→ Data supplied:
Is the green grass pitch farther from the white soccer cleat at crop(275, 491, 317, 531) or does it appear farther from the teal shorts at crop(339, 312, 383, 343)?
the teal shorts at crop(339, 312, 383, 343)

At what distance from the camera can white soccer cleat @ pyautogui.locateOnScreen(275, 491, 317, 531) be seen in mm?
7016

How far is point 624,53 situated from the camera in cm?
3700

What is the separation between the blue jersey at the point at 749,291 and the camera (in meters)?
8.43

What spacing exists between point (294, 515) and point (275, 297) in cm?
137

→ Required task: Copy out the lines above verbatim, leaving every character unchanged.

→ Solution:
Is the green grass pitch farther from the white soccer cleat at crop(275, 491, 317, 531) or does it appear farther from the teal shorts at crop(339, 312, 383, 343)?
the teal shorts at crop(339, 312, 383, 343)

At what distance from the camera can white soccer cleat @ pyautogui.locateOnScreen(275, 491, 317, 531) be seen in mm?
7016

How far is point 624,53 situated from the camera in cm?
3700

What is the separation between the blue jersey at the point at 749,291 and the camera (in meters)?
8.43

What spacing exists between point (294, 515) and point (275, 297) in cm?
137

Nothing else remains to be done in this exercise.